The world’s largest law firm by head count, Dentons, avoided an answer to that question when a case settled before the U.S. International Trade Commission, the ABA BNA Lawyers’ Manual on Professional Conduct reports.

But the question is raised anew in an April 4 malpractice suit filed against Dentons by its former client in the trade case, RevoLaze, according to the story by Lawyers’ Manual.

Swiss vereins include multiple partnerships that adopt a common brand and some management functions, but remain legal and financially distinct, the ABA Journal reported last September.

An administrative law judge with the International Trade Commission had disqualified Dentons from representing RevoLaze last year after the Gap said it was a client of Dentons’ in several international matters. RevoLaze had claimed the Gap and other retailers were violating its patents by importing laser-abraded jeans.

After the case settled, the International Trade Commission vacated the disqualification decision as moot. The commission notice issued on April 12 said it has discretion to address moot issues, but it decided not to do so in this case.

The disqualification turns on whether Dentons US and Dentons Canada, both members of the verein, should be treated as a single law firm under the ABA Model Rules of Professional Conduct, according to the commission notice. The answer to that question, the commission said, would require fact-finding on issues that include: how the lawyers present themselves to the public, whether the lawyers conduct themselves as a law firm, the terms of any formal agreement among the lawyers, and whether the lawyers have mutual access to client information.

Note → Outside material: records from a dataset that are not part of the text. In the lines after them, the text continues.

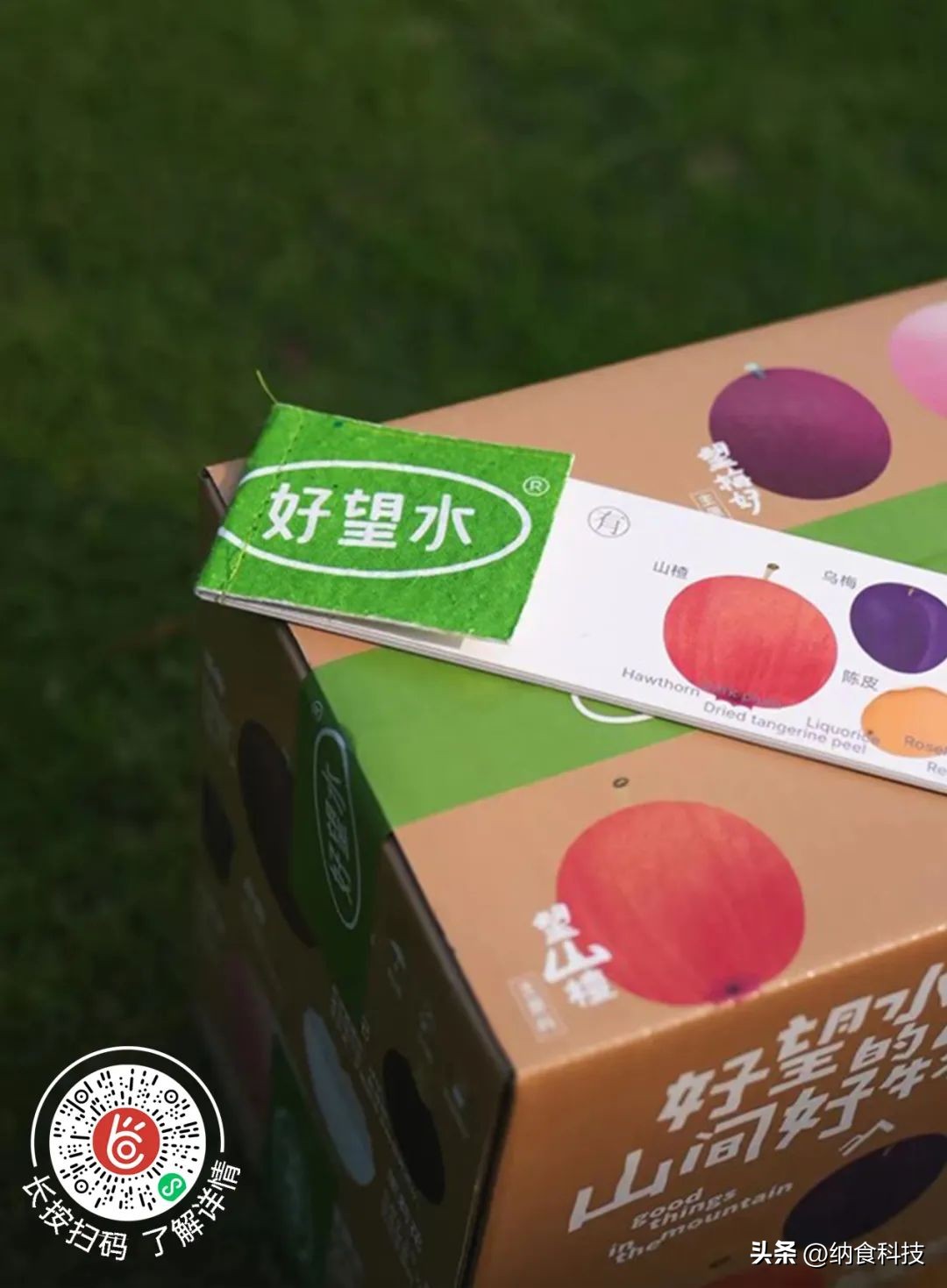 餐饮迎来新机遇,餐饮业的新商机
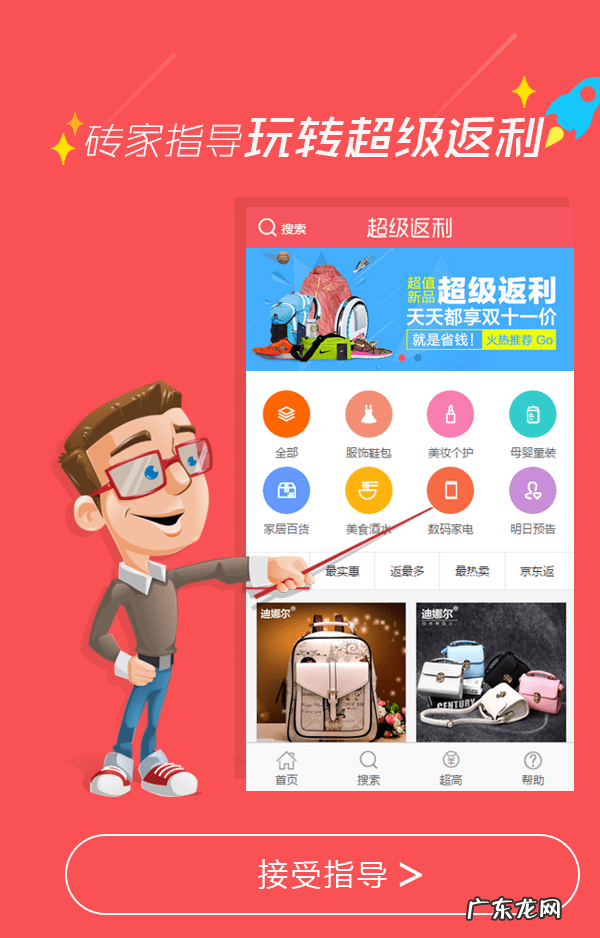 淘宝如何使用返利网 淘宝返利网怎么用啊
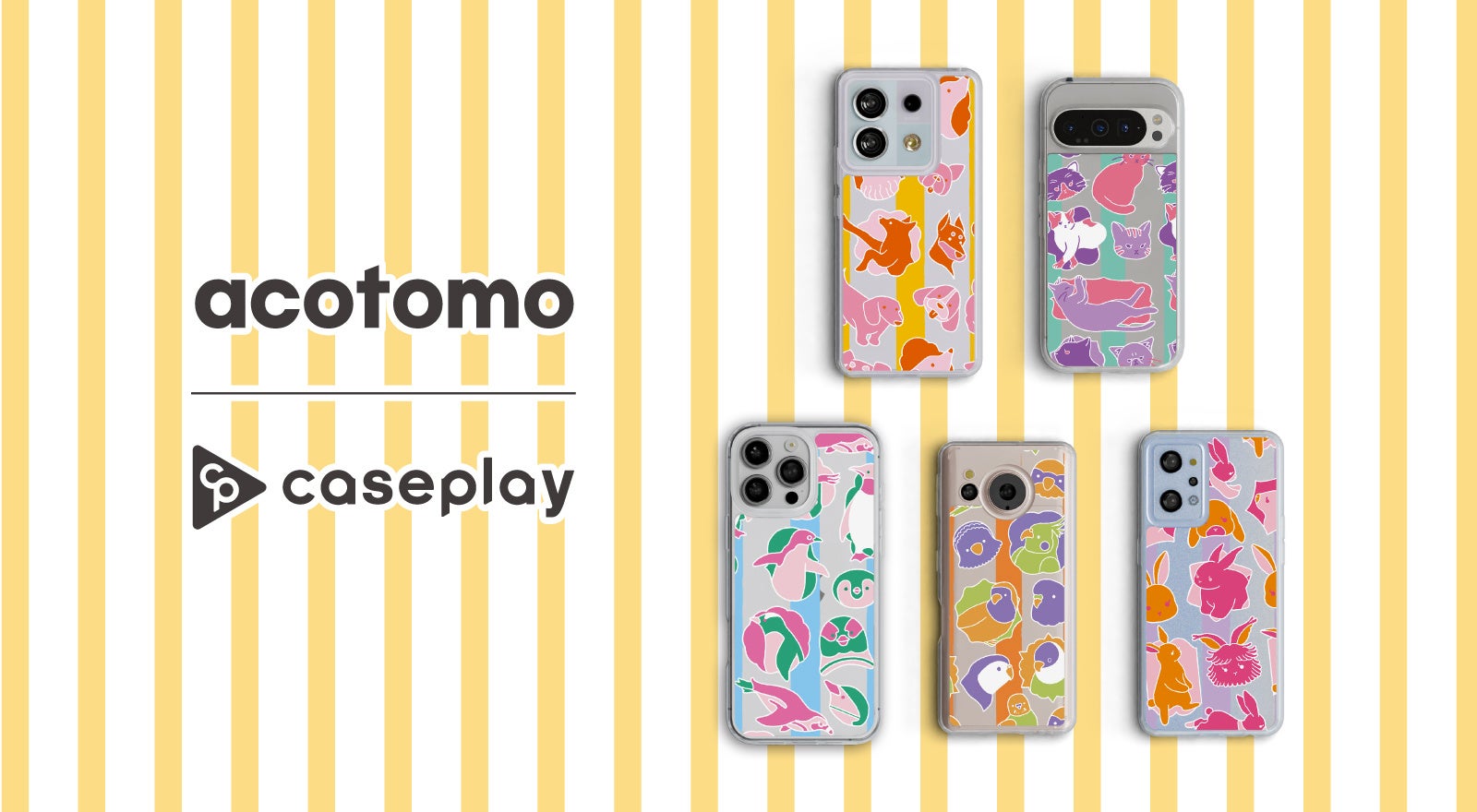 【スマホアクセサリー業界】対応機種数/コラボ数/デザイン数でNo1のcaseplayにて イラストレーター「acotomo」さんデザインのスマートフォンケースが デザイン×160機種以上で販売中！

The malpractice suit says that Dentons “holds itself out as one law firm, and boasts about its seamless delivery of services across the globe.” The suit alleges Dentons promised that it had cleared conflicts with the Gap and could act against the retailer in the litigation. The suit also alleges Dentons failed to conduct adequate discovery and negligently produced privileged documents.

RevoLaze is seeking more than $50 million in the suit, filed in Ohio state court, the Am Law Litigation Daily (sub. req.) reports. RevoLaze contends the disqualification forced it to quickly find new lawyers and impacted its leverage in settlement negotiations.

Dentons told the Am Law Daily that the malpractice suit “seeks to exploit the disqualification ruling” and it is without merit. “Dentons at all times has been forthright in these proceedings, and we will vigorously defend the firm and the conduct of our partners, who achieved numerous successful settlements on behalf of RevoLaze,” the statement said.